--- DOCUMENT PASSAGE Enclosed Below ---

In 1993, Steve grows depressed over Sarah's death and is shocked when his father Declan Kennedy (Kevin J. Wilson) arrived in town. The estranged father and son were at odds with Steve believing Declan had murdered his mother. Steve and other characters donated sperm to polar opposite Carrie, so she could have children. Carrie and Declan ended up falling in love and getting married but when the babies were born, Declan was too distracted with the bar and his criminal associates to father them and Steve willingly gave up his time to help his possible kids. Spending time with the Burtons, Steve fell in love with Carrie, but she was receiving threats from Declan's criminal past and with Declan being held on remand, Carrie grew close to Steve. Carrie decided to flee however and she and Steve shared a kiss in late 1993.

Carrie’s absence from the clinic triggered Steve to be more interested in his career interviewing to be the Acting Director of Nursing. Steve lost role to Paul Churchill who promptly identified Steve as a threat to his infatuation with young Nurse Jo Jordan (Greer Robson). Using Steve’s tardiness due to supporting Carrie and the kids, Paul had Steve fired. Steve was soon rehired as a Charge Nurse following Paul’s dismissal for sexual harassment. Steve seemed inspired to carry on Carrie's legacy in leadership, much to the annoyance of his colleagues.

Steve is killed in an iconic car explosion in early 1994.

Steve started off 1994 with positive spirits - he was in love with Carrie and was planning to propose to her when she returned for Declan's upcoming trial. Steve was hopeful that upon returning to the clinic from a visit to Carrie and the kids in February, he would be the new Senior Charge Nurse and would be running the nursing department. However, he returned to find out that whilst he was successful in becoming the new Senior Charge, he would be reporting to a new Director of Nursing, Ellen Crozier (Robyn Malcolm). This led to some initial conflict as Steve undermined Ellen’s authority. Further disappointment followed when one of the triplets was diagnosed with a rare form of cancer and his blood type was not a match - meaning he could not be the father. After catching Chris Warner (Michael Galvin) out, he learnt that Chris had really been visiting Carrie as he was the father of the babies. Steve then received a visit from Police as Declan had escaped custody and most likely fled the country. The following day a parcel arrived with a message from Declan and enclosed a locket that belonged to Steve's mother.

--- End of Enclosed DOCUMENT PASSAGE ---

### [PROBLEM DETAILS]
Transcribe the passage about Steve word for word, starting with "In 1993, Steve" and going on through "in late 1993.". The records have nothing to do with the passage about Steve.

--- DATASET EXCERPTS Enclosed Below ---

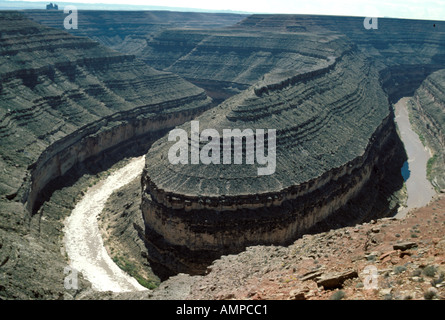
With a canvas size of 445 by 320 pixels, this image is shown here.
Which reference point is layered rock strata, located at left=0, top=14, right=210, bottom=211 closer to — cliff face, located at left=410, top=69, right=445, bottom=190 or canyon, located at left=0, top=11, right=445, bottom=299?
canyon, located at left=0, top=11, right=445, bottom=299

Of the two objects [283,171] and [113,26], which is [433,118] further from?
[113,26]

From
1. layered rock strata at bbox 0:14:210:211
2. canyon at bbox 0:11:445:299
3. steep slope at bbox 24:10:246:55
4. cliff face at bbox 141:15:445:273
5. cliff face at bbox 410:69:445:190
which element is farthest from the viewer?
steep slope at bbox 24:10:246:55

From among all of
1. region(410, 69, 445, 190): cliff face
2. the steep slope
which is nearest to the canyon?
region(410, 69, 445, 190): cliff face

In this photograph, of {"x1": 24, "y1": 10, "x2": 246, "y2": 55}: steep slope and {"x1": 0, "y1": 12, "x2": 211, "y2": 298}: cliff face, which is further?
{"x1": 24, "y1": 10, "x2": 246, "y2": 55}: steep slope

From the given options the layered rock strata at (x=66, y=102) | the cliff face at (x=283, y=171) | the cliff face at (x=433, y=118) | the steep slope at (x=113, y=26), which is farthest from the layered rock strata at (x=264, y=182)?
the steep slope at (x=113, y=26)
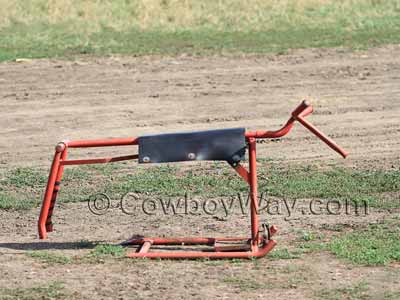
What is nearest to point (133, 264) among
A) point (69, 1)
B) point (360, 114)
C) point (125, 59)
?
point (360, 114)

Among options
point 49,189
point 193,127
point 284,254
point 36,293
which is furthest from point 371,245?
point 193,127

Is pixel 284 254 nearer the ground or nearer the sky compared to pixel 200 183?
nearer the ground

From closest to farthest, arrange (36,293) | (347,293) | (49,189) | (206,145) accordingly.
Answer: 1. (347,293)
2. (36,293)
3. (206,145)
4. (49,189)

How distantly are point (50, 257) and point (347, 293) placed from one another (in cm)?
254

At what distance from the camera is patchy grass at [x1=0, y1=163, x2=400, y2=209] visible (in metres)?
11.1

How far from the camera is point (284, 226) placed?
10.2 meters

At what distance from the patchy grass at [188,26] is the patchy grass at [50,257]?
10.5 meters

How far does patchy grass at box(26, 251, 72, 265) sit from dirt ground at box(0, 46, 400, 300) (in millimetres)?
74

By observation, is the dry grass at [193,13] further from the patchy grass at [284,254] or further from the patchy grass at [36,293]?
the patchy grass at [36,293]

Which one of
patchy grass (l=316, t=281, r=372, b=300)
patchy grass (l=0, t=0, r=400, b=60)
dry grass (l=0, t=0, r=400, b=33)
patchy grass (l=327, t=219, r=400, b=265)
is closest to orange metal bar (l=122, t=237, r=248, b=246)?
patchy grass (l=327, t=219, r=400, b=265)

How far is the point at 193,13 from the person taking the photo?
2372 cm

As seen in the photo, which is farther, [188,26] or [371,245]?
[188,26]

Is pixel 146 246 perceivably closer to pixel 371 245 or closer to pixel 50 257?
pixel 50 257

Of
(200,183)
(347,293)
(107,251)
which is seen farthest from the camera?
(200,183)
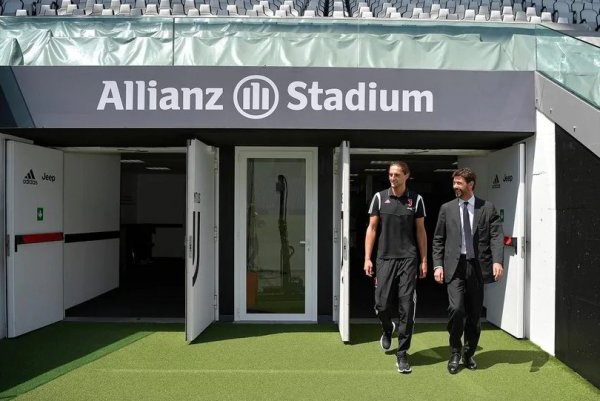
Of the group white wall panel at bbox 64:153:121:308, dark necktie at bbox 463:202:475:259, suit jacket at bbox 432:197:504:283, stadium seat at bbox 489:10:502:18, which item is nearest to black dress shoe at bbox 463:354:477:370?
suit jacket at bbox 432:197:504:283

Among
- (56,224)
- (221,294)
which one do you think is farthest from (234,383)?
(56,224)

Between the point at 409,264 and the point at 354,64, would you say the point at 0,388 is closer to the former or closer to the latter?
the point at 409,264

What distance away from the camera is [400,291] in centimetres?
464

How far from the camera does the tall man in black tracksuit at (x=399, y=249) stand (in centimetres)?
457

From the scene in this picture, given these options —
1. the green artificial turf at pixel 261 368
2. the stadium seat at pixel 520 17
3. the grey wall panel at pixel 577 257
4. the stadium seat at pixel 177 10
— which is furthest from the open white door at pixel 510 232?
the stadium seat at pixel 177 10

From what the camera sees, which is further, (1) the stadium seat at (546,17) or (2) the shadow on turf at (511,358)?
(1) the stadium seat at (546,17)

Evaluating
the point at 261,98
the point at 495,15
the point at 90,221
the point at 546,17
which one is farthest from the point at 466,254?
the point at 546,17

--- End of Enclosed DATASET EXCERPTS ---

### [RESULT FOR THIS EXERCISE]
In 1993, Steve grows depressed over Sarah's death and is shocked when his father Declan Kennedy (Kevin J. Wilson) arrived in town. The estranged father and son were at odds with Steve believing Declan had murdered his mother. Steve and other characters donated sperm to polar opposite Carrie, so she could have children. Carrie and Declan ended up falling in love and getting married but when the babies were born, Declan was too distracted with the bar and his criminal associates to father them and Steve willingly gave up his time to help his possible kids. Spending time with the Burtons, Steve fell in love with Carrie, but she was receiving threats from Declan's criminal past and with Declan being held on remand, Carrie grew close to Steve. Carrie decided to flee however and she and Steve shared a kiss in late 1993.